> **SOURCE PASSAGE**:
+ + + + +

# Forum Home Renovation Demolition  Brisbane City Council requirments for wall removal.

## kesawi

I'm investigating removing a non-structural internal wall and also installing a fench door to an external wall. Does anyone know if BCC require building approval for the work? I can't find anything on their website which actually gives their requirements. All it says is "_Some types of extensions and renovations do not require building or planning approval. Others require both. Sometimes, by tailoring your project, you can avoid the need to submit applications for approval. This can save you time and money._" I can't find the criteria that are used to assess whether approval is required  :Confuzzled:

----------


## ringtail

Really helpful arent they. Try ringing the BSA. There is a percentage of structural components that can be removed or modified before approval is required. I think from memory its 10 or 15 % So if, for example you wanted to replace some stumps under your house, and you had 100 in total, you could replace 10 or 15 before needing approval. I'm pretty sure its the same with all structural components of the house. Add up all the structural walls and you can modifiy 10 % of the total. Thats the way the BSA inspectors were talking at a recent seminar. Dont be surprised if you get some doh head on the phone though. Just persist until you get the answer.

----------


## kesawi

I did notice a reference of 20% of structural members in the BCC flood information. It would be nice is they posted the actual regulations on their site. I guess they want people to pay a certifier to find our what is required.

----------


## ringtail

No no no, dont pay a certifier, or even ring one. They will always say " yes you need approval " so they can rip $ 700 out of you. Ring the BSA in the morning. They have the answers, you just need to be persistant to get a answer - its their legislation after all. 20 % could be the magic number. It was a flood seminar I was at.

----------

+ + + + +

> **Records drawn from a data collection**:
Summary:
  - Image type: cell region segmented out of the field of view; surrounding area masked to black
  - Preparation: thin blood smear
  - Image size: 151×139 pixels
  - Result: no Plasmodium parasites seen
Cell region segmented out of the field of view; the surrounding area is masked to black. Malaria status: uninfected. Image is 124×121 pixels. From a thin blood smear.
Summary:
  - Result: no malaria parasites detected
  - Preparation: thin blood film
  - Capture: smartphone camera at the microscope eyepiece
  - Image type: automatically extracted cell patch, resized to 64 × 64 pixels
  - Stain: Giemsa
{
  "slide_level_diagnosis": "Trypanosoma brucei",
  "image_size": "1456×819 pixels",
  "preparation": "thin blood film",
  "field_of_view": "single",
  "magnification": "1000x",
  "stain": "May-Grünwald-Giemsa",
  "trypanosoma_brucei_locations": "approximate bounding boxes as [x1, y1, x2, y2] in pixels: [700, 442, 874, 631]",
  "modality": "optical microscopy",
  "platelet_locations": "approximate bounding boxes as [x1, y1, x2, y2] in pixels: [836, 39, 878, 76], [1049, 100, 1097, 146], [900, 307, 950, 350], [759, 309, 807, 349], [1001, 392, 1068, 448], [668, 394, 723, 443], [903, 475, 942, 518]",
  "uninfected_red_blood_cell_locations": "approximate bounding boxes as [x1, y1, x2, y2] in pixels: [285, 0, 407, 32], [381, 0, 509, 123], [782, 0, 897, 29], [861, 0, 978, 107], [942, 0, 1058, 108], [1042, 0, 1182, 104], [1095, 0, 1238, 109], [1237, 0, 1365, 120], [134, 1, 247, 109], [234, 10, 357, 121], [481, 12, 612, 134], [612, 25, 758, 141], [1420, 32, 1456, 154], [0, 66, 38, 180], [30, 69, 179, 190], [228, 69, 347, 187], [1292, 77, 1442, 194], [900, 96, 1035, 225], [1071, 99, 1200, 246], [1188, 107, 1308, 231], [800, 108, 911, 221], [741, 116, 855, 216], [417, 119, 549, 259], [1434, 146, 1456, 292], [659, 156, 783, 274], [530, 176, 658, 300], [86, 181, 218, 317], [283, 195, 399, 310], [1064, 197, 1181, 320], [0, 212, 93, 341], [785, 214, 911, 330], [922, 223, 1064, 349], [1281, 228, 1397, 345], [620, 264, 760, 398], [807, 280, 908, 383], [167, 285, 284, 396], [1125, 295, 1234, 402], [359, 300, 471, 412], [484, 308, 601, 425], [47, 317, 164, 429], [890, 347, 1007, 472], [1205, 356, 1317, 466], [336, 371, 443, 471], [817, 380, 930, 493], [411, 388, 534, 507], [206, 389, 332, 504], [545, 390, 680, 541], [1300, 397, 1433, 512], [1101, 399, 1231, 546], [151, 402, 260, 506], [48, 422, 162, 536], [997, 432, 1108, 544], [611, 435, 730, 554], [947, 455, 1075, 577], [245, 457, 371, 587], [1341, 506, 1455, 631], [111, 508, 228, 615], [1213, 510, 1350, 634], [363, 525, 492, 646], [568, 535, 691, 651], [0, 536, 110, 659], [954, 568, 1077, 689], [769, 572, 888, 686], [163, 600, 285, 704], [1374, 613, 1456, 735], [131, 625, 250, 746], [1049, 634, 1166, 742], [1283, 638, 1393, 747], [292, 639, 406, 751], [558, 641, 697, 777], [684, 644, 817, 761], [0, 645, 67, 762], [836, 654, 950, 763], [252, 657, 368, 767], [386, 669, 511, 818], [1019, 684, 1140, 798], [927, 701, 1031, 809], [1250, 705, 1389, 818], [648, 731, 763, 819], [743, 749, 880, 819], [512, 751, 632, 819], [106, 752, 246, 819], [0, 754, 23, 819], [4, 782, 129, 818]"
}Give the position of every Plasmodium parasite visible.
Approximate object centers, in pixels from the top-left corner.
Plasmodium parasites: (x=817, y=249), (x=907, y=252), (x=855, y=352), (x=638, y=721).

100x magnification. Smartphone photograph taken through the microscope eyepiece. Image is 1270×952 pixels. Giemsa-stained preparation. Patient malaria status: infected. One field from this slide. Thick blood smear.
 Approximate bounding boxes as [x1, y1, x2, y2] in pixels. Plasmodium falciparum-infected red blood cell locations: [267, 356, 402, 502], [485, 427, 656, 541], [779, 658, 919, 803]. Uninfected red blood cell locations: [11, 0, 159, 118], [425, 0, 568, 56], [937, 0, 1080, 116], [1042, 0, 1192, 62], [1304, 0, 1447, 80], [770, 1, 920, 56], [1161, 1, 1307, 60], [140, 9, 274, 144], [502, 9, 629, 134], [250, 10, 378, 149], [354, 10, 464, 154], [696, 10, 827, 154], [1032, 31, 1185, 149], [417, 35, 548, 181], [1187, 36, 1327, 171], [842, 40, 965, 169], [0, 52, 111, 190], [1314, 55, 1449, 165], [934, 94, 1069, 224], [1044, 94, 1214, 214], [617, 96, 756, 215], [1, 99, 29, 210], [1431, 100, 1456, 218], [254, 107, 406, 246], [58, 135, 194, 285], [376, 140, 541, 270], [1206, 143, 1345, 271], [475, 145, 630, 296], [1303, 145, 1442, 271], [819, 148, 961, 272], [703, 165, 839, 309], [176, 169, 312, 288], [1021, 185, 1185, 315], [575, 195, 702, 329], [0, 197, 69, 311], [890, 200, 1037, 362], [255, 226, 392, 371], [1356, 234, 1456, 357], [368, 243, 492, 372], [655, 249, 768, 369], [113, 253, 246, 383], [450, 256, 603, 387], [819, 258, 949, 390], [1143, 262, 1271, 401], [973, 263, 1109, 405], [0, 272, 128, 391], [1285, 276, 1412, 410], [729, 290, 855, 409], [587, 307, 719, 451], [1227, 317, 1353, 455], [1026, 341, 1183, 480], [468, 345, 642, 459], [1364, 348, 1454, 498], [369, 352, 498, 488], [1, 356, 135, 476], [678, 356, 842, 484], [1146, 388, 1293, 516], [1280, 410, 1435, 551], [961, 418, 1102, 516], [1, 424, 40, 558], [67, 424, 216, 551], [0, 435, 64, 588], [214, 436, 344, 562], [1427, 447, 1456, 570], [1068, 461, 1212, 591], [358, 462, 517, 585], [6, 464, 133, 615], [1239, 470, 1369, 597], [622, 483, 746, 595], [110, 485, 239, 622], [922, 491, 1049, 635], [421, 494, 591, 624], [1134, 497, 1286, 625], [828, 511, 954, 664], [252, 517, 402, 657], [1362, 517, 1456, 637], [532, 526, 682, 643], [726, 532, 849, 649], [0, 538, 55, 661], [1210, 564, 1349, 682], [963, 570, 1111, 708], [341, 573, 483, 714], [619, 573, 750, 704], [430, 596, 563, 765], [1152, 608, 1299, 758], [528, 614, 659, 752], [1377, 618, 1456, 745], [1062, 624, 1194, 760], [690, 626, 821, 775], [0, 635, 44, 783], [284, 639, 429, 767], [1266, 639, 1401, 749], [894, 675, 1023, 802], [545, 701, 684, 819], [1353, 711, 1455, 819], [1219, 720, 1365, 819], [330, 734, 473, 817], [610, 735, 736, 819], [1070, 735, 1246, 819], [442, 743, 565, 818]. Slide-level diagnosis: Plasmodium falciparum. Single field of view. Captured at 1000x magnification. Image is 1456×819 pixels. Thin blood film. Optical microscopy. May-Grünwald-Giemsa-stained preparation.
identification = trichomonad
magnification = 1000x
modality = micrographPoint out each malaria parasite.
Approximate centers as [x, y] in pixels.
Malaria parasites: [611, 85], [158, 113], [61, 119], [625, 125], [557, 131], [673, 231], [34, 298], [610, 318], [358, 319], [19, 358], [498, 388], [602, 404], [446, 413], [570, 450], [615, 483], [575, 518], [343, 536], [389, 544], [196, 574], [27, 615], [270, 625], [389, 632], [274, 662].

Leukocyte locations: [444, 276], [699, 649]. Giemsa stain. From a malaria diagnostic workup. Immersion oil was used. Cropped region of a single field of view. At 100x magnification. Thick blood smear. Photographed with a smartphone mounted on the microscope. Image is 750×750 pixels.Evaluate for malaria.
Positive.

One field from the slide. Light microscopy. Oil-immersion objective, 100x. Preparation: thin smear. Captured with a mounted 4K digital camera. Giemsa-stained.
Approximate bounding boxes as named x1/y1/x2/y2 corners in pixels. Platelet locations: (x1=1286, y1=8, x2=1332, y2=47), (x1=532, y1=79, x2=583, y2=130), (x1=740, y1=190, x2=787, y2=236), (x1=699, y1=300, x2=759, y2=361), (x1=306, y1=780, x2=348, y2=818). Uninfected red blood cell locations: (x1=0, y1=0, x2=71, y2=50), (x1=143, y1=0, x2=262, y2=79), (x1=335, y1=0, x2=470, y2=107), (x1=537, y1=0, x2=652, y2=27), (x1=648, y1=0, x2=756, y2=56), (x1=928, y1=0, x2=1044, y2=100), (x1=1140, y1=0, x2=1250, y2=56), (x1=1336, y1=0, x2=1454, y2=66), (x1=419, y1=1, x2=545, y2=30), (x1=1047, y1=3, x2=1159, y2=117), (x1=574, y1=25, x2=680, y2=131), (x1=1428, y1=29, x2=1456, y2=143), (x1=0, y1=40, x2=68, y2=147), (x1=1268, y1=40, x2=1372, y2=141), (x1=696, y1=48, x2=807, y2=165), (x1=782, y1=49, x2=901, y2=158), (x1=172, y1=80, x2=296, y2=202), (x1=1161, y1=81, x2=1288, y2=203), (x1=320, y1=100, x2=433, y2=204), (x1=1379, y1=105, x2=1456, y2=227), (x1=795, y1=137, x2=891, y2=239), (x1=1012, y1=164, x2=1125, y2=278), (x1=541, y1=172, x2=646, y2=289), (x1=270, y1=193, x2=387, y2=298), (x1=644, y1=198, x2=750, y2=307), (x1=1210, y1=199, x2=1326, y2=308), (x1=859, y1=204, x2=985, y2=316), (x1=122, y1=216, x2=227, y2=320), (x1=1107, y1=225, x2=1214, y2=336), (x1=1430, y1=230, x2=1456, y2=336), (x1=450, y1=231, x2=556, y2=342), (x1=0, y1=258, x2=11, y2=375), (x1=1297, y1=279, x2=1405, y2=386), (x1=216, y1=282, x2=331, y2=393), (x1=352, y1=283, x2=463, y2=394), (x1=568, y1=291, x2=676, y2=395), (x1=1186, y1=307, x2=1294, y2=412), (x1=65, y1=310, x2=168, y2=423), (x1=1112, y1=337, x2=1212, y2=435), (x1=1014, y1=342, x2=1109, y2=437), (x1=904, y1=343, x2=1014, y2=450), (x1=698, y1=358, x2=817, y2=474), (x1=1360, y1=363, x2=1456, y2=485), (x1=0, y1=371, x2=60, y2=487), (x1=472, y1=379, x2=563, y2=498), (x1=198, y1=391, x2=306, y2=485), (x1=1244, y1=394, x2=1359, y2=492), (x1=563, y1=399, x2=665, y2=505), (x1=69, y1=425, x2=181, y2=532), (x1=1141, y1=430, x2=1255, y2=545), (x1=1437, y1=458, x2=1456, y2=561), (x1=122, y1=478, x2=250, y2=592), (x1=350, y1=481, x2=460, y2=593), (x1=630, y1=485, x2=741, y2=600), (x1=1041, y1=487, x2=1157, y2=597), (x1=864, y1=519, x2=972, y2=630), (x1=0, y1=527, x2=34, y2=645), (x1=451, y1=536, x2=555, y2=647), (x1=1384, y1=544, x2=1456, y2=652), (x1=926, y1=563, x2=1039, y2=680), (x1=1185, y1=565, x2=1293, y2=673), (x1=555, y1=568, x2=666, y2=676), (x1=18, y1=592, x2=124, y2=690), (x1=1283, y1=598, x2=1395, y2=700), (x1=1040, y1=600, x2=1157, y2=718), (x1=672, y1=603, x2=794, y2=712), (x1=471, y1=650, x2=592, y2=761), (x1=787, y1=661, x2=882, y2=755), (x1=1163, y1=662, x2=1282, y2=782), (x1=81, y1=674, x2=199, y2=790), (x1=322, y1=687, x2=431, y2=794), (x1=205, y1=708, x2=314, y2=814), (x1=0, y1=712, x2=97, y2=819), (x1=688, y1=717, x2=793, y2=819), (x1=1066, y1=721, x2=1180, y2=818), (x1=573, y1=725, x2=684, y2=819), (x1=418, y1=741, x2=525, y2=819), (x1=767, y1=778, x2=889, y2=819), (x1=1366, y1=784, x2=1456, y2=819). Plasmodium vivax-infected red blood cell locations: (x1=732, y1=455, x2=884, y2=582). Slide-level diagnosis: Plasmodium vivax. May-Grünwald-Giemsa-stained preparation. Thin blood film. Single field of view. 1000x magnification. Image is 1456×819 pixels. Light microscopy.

+ + + + +

> **WORK INSTRUCTIONS**:
Say whether each statement agrees with the forum thread on wall removal, and answer yes or no with the deciding words of the thread quoted exactly. (a) The first poster is looking into taking out a structural internal wall. (b) One reply advises against paying a certifier. (c) One post mentions a figure of 20% of structural members in the BCC flood information. The records play no part in this work.

> **TASK ANSWER**:
(a) No: "I'm investigating removing a non-structural internal wall"
(b) Yes: "No no no, dont pay a certifier, or even ring one."
(c) Yes: "I did notice a reference of 20% of structural members in the BCC flood information."